┌────────

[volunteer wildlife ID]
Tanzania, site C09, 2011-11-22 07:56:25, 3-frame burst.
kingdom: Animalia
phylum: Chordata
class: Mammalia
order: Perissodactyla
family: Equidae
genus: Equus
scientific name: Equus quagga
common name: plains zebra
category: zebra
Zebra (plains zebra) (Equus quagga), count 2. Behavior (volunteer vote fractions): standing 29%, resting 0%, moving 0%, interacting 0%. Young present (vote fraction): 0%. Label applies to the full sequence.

└────────

• [REQUIRED WORK]
What is needed is every line from the beginning of the data up to and including the line with "common name: plains zebra", given again word for word.

• [ANSWER BOX]
[volunteer wildlife ID]
Tanzania, site C09, 2011-11-22 07:56:25, 3-frame burst.
kingdom: Animalia
phylum: Chordata
class: Mammalia
order: Perissodactyla
family: Equidae
genus: Equus
scientific name: Equus quagga
common name: plains zebra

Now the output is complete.